§ **Record list**

***

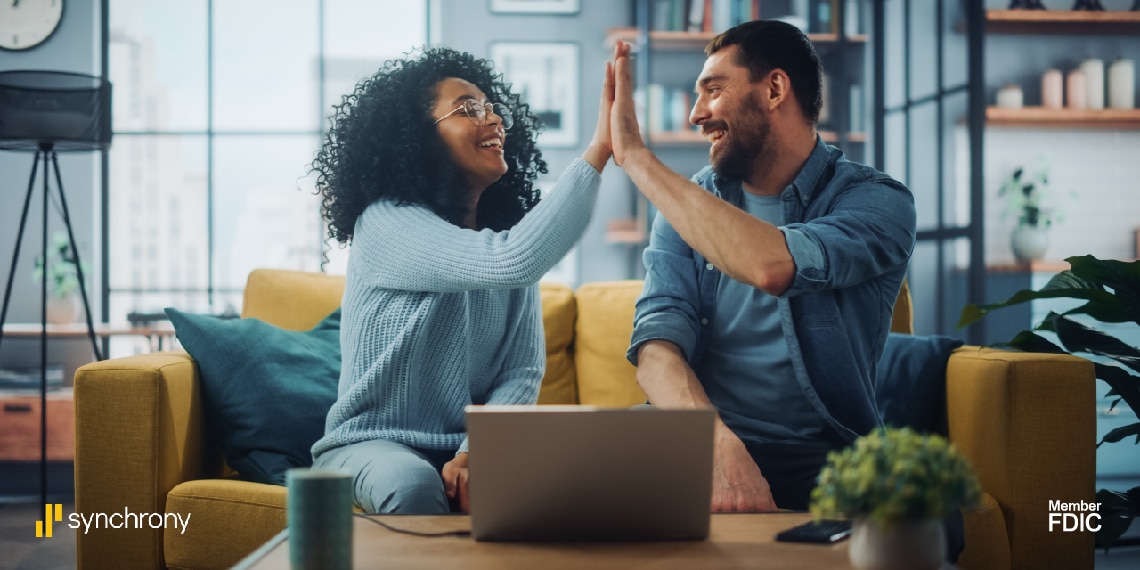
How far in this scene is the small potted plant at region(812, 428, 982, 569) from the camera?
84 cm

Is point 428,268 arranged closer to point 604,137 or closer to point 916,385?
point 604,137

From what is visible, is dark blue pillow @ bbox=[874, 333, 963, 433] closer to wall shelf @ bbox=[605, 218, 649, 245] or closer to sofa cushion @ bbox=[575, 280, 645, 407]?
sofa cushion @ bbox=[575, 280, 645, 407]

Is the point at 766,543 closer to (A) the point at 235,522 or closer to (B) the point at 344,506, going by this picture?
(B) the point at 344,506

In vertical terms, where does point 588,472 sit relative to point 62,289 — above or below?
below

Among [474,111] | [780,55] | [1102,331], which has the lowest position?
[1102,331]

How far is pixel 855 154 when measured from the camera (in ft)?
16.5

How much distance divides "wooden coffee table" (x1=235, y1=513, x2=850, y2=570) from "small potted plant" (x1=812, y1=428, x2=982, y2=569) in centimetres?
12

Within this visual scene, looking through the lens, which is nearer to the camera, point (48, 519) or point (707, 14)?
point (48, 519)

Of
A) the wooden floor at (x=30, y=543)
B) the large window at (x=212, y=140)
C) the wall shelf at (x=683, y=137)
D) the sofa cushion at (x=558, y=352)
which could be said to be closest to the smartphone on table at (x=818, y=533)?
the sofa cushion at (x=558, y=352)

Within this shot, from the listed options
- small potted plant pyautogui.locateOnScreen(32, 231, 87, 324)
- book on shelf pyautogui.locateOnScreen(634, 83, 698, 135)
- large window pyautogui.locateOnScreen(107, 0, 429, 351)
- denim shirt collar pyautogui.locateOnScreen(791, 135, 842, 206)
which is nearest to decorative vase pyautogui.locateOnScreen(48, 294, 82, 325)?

***

Could you update the lines from the one containing "Within this shot, from the listed options" through the end of the items, swapping "decorative vase" for "ceramic vase" and keeping everything else the same?

§ **Task result**
Within this shot, from the listed options
- small potted plant pyautogui.locateOnScreen(32, 231, 87, 324)
- book on shelf pyautogui.locateOnScreen(634, 83, 698, 135)
- large window pyautogui.locateOnScreen(107, 0, 429, 351)
- denim shirt collar pyautogui.locateOnScreen(791, 135, 842, 206)
which is nearest to ceramic vase pyautogui.locateOnScreen(48, 294, 82, 325)?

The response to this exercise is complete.